### EXERCISE
The answer is to contain only the line containing "order: Rodentia" and the lines after it through the last one, each reproduced exactly as it appears below.
======== SUPPLIED DATA ========
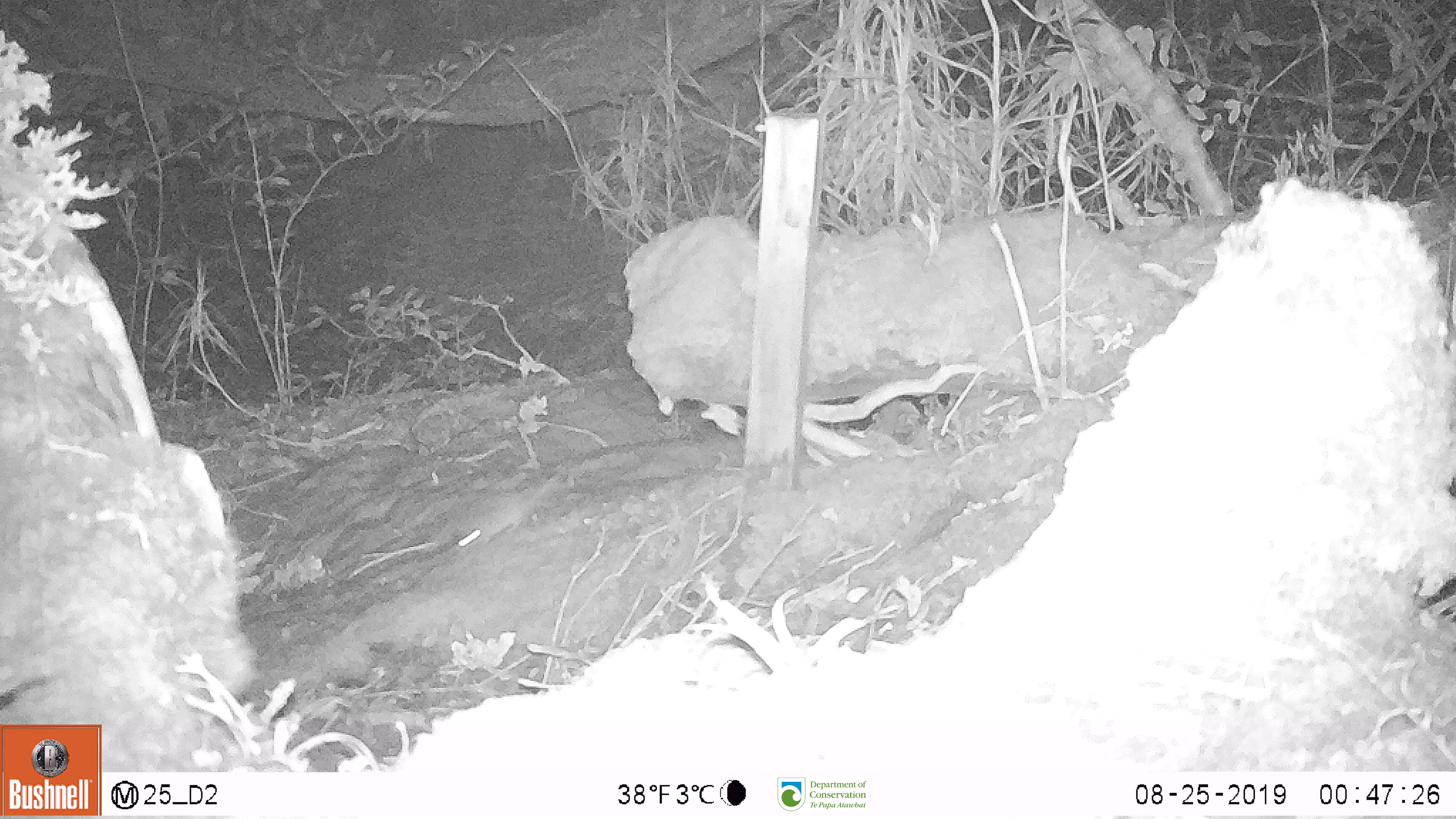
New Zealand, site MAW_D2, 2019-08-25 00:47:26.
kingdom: Animalia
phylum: Chordata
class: Mammalia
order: Rodentia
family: Muridae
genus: Mus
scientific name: Mus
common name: mouse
========
### ANSWER BELOW
order: Rodentia
family: Muridae
genus: Mus
scientific name: Mus
common name: mouse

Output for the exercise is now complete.